Question: Let $f(x)=4x^2-3x+1$, $\forall x>\frac{3}{8}$, then number of distinct solutions of the equation $f(...

Question

Let $f(x)=4x^2-3x+1$ , $\forall x>\frac{3}{8}$ , then number of distinct solutions of the equation $f(x)=f^{-1}(x)$ is:

Answer 1

Solution

To find the number of distinct solutions of the equation $f(x) = f^{-1}(x)$ , where $f(x) = 4x^2 - 3x + 1$ for $x > \frac{3}{8}$ , we first analyze the function $f(x)$ .

1. Determine the monotonicity of $f(x)$ :

The function $f(x) = 4x^2 - 3x + 1$ is a quadratic function, representing a parabola opening upwards (since the coefficient of $x^2$ is positive, $a=4>0$ ).
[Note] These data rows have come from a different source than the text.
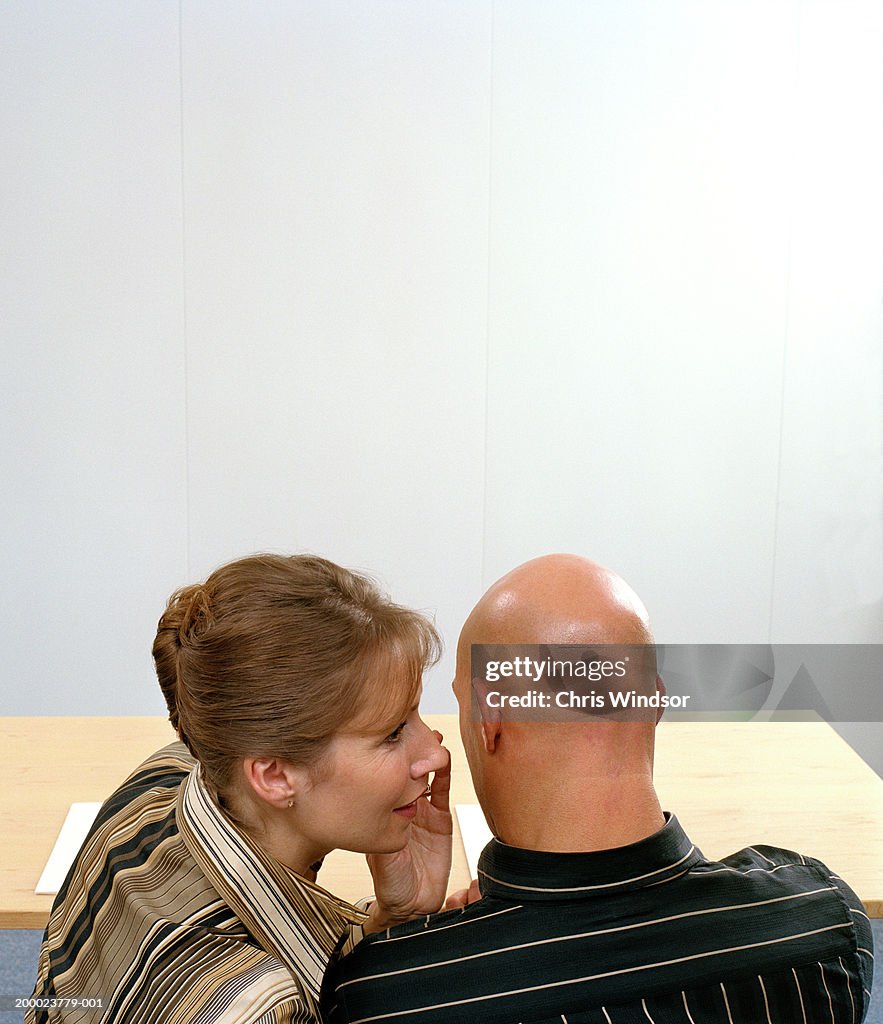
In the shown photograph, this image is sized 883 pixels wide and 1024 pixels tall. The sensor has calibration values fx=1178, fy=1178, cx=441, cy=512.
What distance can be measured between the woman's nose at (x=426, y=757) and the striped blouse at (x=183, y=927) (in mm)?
154

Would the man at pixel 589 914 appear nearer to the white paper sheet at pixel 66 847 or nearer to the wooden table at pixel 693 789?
the wooden table at pixel 693 789

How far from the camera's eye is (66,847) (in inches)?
61.7

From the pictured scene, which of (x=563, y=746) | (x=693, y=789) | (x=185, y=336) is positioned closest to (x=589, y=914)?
(x=563, y=746)

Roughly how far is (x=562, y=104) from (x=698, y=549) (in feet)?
4.41

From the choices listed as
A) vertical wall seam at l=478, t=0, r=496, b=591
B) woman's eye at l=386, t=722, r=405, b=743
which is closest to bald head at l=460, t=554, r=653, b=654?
woman's eye at l=386, t=722, r=405, b=743

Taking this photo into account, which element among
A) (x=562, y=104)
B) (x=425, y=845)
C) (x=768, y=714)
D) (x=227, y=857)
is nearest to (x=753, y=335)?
(x=562, y=104)

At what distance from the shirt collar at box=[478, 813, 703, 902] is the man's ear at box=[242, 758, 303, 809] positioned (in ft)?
0.71

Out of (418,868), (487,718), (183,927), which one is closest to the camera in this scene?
(183,927)

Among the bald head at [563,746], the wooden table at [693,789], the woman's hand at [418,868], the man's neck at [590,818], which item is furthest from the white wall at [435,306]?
the man's neck at [590,818]

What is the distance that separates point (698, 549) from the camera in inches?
139

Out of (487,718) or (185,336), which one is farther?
(185,336)

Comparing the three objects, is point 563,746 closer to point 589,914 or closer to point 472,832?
point 589,914

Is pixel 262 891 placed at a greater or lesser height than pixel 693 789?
greater

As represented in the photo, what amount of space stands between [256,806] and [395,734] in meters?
0.16
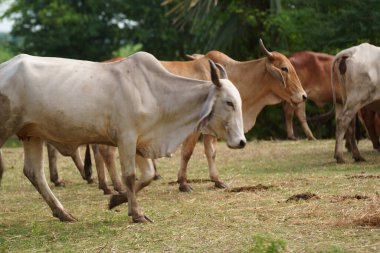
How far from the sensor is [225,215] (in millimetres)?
8117

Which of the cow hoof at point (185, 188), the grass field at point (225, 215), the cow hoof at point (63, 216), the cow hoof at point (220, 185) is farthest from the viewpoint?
the cow hoof at point (220, 185)

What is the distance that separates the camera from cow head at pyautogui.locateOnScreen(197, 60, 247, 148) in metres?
7.98

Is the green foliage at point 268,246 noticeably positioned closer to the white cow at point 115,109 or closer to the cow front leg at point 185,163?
the white cow at point 115,109

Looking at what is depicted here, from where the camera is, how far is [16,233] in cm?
772

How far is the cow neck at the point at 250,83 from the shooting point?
11125mm

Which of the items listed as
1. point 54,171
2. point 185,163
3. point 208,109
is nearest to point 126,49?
point 54,171

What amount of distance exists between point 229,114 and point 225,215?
927 mm

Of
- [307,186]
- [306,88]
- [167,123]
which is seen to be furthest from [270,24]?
[167,123]

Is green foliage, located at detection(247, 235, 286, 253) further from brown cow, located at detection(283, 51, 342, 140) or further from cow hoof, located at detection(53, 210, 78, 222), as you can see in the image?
brown cow, located at detection(283, 51, 342, 140)

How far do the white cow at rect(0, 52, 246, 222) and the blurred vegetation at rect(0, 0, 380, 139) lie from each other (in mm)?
8373

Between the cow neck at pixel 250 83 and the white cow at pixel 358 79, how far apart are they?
146cm

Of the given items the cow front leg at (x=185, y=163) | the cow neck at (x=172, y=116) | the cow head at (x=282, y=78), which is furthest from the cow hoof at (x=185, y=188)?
the cow neck at (x=172, y=116)

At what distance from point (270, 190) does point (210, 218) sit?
76.8 inches

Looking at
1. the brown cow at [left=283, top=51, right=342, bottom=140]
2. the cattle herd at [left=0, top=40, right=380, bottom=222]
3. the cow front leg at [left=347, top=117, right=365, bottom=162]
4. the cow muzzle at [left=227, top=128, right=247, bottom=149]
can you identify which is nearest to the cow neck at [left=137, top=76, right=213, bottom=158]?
the cattle herd at [left=0, top=40, right=380, bottom=222]
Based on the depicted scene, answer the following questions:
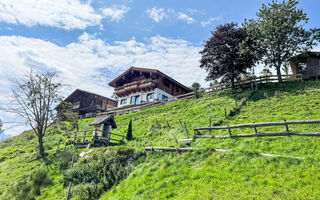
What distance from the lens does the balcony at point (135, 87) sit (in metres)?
44.4

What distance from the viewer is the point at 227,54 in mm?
30875

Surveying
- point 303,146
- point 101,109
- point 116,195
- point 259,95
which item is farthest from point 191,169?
point 101,109

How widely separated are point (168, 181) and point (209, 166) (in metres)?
2.22

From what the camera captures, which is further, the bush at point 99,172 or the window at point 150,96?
the window at point 150,96

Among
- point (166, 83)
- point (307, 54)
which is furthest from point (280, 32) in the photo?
point (166, 83)

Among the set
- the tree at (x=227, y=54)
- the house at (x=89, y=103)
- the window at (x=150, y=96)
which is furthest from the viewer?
the house at (x=89, y=103)

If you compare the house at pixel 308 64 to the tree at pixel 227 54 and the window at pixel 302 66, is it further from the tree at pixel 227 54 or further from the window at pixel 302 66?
the tree at pixel 227 54

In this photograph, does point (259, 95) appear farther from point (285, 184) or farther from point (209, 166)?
point (285, 184)

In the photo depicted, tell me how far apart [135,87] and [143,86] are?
85.1 inches

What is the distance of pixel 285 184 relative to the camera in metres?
8.43

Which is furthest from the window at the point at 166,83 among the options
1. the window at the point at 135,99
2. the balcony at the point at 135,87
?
the window at the point at 135,99

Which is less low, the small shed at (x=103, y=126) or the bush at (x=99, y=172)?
the small shed at (x=103, y=126)

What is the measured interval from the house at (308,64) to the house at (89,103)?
131 feet

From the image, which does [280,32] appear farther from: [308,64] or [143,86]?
[143,86]
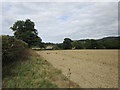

The x-coordinate of the vertex of a parabola $ax^2 + bx + c$ is given by $x = -\frac{b}{2a}$ . For $f(x) = 4x^2 - 3x + 1$ , we have $a=4$ and $b=-3$ . So, the x-coordinate of the vertex is $x = -\frac{-3}{2 \times 4} = \frac{3}{8}$ .

The domain of $f(x)$ is given as $x > \frac{3}{8}$ . Since the parabola opens upwards and the domain is to the right of its vertex, the function $f(x)$ is strictly increasing in this domain. Alternatively, we can check the derivative: $f'(x) = \frac{d}{dx}(4x^2 - 3x + 1) = 8x - 3$ . For $x > \frac{3}{8}$ , we have $8x > 8 \times \frac{3}{8} = 3$ . So, $8x - 3 > 0$ , which means $f'(x) > 0$ for all $x$ in the given domain. This confirms that $f(x)$ is strictly increasing.

2. Relate $f(x) = f^{-1}(x)$ to $f(x) = x$ :

For a strictly monotonic function, the solutions to the equation $f(x) = f^{-1}(x)$ are the same as the solutions to the equation $f(x) = x$ . This is because if $(a,b)$ is a point on $y=f(x)$ , then $(b,a)$ is a point on $y=f^{-1}(x)$ . If $f(a)=a$ , then $(a,a)$ is on $y=f(x)$ , and also $(a,a)$ is on $y=f^{-1}(x)$ , meaning $f(a)=f^{-1}(a)=a$ . For strictly monotonic functions, there are no other intersection points between $f(x)$ and $f^{-1}(x)$ apart from those on the line $y=x$ .

3. Solve the equation $f(x) = x$ :

Set $f(x)$ equal to $x$ : $4x^2 - 3x + 1 = x$

Rearrange the terms to form a quadratic equation: $4x^2 - 3x - x + 1 = 0$ $4x^2 - 4x + 1 = 0$

4. Find the solutions for $x$ :

This quadratic equation can be factored as a perfect square: $(2x)^2 - 2(2x)(1) + 1^2 = 0$ $(2x - 1)^2 = 0$

Taking the square root of both sides: $2x - 1 = 0$ $2x = 1$ $x = \frac{1}{2}$

5. Check if the solution is in the given domain:

The domain of $f(x)$ is $x > \frac{3}{8}$ . We need to check if $x = \frac{1}{2}$ satisfies this condition. $\frac{1}{2} = \frac{4}{8}$ . Since $\frac{4}{8} > \frac{3}{8}$ , the solution $x = \frac{1}{2}$ is valid.

Since there is only one distinct solution ( $x = \frac{1}{2}$ ) that satisfies the given domain, the number of distinct solutions for $f(x) = f^{-1}(x)$ is 1.